## 提示一覧:

**********

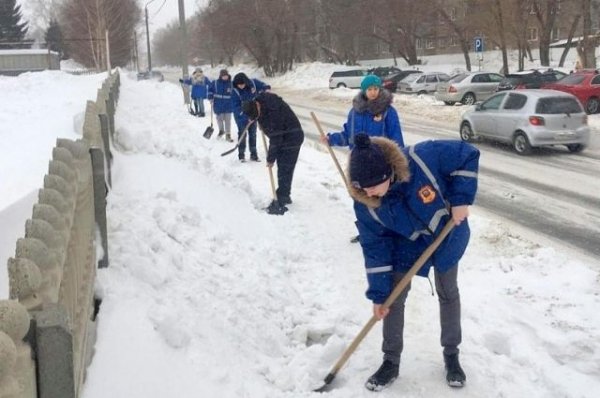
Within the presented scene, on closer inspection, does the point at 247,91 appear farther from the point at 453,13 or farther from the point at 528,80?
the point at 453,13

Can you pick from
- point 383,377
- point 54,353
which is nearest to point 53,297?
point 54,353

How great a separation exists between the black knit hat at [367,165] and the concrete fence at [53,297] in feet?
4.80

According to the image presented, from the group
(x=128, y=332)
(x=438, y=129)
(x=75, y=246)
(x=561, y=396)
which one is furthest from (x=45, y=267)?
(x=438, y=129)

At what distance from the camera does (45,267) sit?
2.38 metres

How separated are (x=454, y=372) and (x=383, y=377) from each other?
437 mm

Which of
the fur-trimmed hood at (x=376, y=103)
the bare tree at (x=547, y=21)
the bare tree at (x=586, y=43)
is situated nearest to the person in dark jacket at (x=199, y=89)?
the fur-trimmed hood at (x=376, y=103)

**********

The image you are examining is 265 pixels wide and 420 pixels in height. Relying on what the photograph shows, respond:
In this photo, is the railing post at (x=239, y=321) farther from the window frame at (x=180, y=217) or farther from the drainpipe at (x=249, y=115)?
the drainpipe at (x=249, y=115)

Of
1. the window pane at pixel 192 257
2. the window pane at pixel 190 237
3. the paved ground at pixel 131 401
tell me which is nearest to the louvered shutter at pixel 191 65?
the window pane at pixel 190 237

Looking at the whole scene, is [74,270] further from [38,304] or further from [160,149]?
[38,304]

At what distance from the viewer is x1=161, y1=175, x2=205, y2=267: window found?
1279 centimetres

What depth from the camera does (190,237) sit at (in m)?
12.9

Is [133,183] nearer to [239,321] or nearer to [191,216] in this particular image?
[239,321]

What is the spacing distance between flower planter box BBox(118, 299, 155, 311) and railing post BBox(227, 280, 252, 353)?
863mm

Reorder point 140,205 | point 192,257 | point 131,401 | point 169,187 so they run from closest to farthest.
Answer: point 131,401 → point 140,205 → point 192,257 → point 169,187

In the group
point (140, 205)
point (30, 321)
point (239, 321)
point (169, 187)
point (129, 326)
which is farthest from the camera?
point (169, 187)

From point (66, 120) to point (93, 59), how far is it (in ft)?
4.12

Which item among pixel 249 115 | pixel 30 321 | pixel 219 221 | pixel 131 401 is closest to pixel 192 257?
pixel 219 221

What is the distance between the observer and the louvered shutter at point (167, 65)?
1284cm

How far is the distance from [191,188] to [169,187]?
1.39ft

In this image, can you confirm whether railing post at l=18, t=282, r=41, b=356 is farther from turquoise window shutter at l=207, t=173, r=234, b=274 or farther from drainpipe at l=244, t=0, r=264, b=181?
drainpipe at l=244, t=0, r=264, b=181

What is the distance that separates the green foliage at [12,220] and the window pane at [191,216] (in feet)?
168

**********

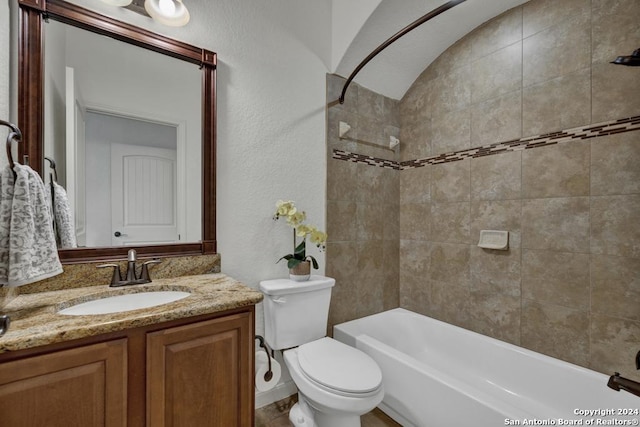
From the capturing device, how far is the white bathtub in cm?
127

**********

上記の一覧のうち、「Can you pick from」を含む行から「2.38 metres」を含む行まで(両端の行を含む)だけを、空行を除き一行を一つの文字列とするJSONリストに変換してください。

## 解答例:
[
  "Can you pick from",
  "- point 383,377",
  "- point 54,353",
  "which is nearest to point 53,297?",
  "point 54,353",
  "How great a separation exists between the black knit hat at [367,165] and the concrete fence at [53,297] in feet?",
  "4.80",
  "According to the image presented, from the group",
  "(x=128, y=332)",
  "(x=438, y=129)",
  "(x=75, y=246)",
  "(x=561, y=396)",
  "which one is furthest from (x=45, y=267)?",
  "(x=438, y=129)",
  "At what distance from the camera does (45,267) sit?",
  "2.38 metres"
]